Things to know: Rolling Resistance
Published On 07-Jun-2016
Even for a person spending his life on a car or a bike, it takes some time getting used to the working and functioning of vehicles. The technical buildup of these vehicles is a mystery even to the best, and most proficient of drivers. The science of a motor vehicle is the most intriguing, but also the most essential for the ones working with them. The most basic know-how revolves around bringing a steady car into motion. The amount of energy it requires to bring and keep a vehicle in motion is distributed among its four wheels. This energy, consumed by the tyres for keeping the vehicle running, is known as rolling resistance.
Rolling resistance, in simpler language, is just the energy that is needed to keep your tyres rolling at a steady and straight pace. The vehicle's overall resistance is the group of multiple factors that leads to an impedance in forward motion, including even aerodynamic elements. And one of the elements among this overall resistance is rolling resistance, which occupies about a good 15% of it.
How does it work?
Basically, when tyres make contact with the road, energy is expended. These components are constantly stretching and bending in forward motion, under the weight of a vehicle, and this leads to friction between the tyre surface and the road. This friction and strain, in turn, needs a sustained flow of energy to be overcome and for the car to keep up in its smooth motion. It is this energy, specifically used for overcoming and going beyond the friction between the tyres and the roads, that is known as rolling resistance.
Factors affecting rolling resistance:
The energy required to keep the tyres rolling falls under the weight of a host of features. In general, all elements of a car play a part in accelerating or deteriorating the tyre's momentum. A few factors, in particular contribute in a major manner to the rolling resistance.
1) Tyre Pressure:
The tyre pressure or inflation is a crucial factor that affects the rolling resistance. This contributes in a big part to the resistance a tyre undergoes when biting through the streets. The higher the pressure, the lesser is the deformation or deterioration, and therefore, the easier the vehicle moves. Thus, the higher the tyre pressure, the lesser the rolling resistance.
2) Tyre Diameter:
Here is another important factor that impacts the effort tyres need to keep going- diameter. Tyres with smaller diameters have a greater deformation, or, in other words, a less 'round' format when running on the streets. Consequently, the strain met by such tyres is also high. As a result, the smaller diameter a tyre has, the higher its rolling resistance will be.

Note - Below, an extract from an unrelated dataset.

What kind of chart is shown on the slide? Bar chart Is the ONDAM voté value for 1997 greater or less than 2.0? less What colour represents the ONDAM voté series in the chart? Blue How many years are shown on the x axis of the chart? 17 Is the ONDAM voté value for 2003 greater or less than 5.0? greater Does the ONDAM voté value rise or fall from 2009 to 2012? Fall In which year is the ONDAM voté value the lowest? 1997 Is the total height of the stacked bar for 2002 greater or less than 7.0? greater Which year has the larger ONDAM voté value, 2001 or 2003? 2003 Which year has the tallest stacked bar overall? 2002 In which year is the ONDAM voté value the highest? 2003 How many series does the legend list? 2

3) Tyre Construction/Material:
The material used in the making of a tyre is probably the most essential feature that affects its rolling resistance. Compounds that render sturdiness and durability are able to endure more and consume less energy. Compounds offering greater flexibility run on the street with ease and smoothness, thereby requiring less energy to keep them going.
Which one has higher, and which one has lower rolling resistance?

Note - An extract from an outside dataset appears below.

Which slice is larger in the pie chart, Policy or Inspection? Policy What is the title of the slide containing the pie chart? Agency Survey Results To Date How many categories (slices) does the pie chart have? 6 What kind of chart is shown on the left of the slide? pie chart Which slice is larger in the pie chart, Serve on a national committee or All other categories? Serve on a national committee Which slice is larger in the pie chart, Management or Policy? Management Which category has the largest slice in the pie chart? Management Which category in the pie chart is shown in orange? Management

1) Radials with thinner sidewalls and shallower tread patterns generally have a lower rolling resistance. In addition to this, using special rubber compound to make them lighter, also helps in bringing down the energy required to keep them running.

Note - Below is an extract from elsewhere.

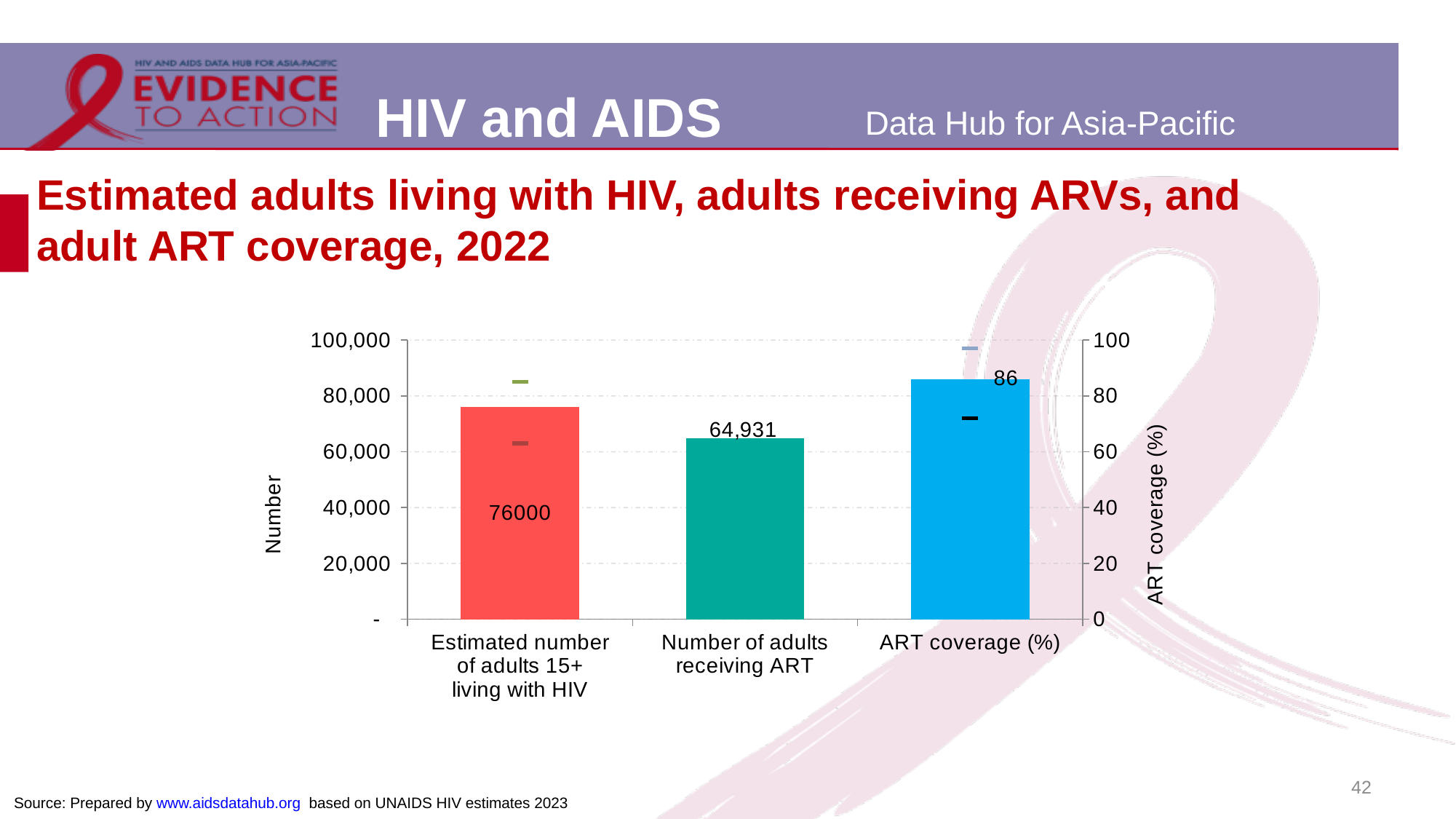
How many bars are plotted on the chart? 3 Which is larger: the estimated number of adults 15+ living with HIV or the number of adults receiving ART? Estimated number of adults 15+ living with HIV What is the maximum value shown on the right-hand axis? 100 What is the value shown for the number of adults receiving ART? 64,931 Is the ART coverage (%) value greater or less than 80 on the right-hand axis? greater What is the ART coverage (%) value shown on the chart? 86 Is the estimated number of adults 15+ living with HIV greater or less than 80,000? less What is the label of the right vertical axis? ART coverage (%) What kind of chart is shown on the slide? Bar chart What is the difference between the estimated number of adults 15+ living with HIV and the number of adults receiving ART? 11,069 What is the value shown for the estimated number of adults 15+ living with HIV? 76000 What is the label of the left vertical axis? Number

2) New tyres have greater rolling resistance than used tyres as new tyres grip the road better. A higher grip would lead to a less swift ease in motion, thereby raising the rolling resistance. On the other hand, worn tyres provide a weak grip, but move with ease, thereby providing a lower resistance. The general rule is that the rolling resistance of the tyre drops over time. As the tyre ages, its grip and traction are weakened, and in turn, the rolling resistance is also brought down.
In conclusion, the tyre's rolling resistance has a powerful impact on a car with respect to its performance and handling. The most significant impact of the rolling resistance is on the fuel consumption. With a higher rolling resistance, the tyres require more energy to be kept in their motion and the fuel consumption is increased. Tyres with low rolling resistance require less energy and, in turn, contribute to bringing down the fuel consumption.
A higher rolling resistance provides a car with greater braking ability and, in turn, better handling. A lower rolling resistance, however, offers easy revving up for the vehicle can zoom to top speeds without much of a strain in its motion.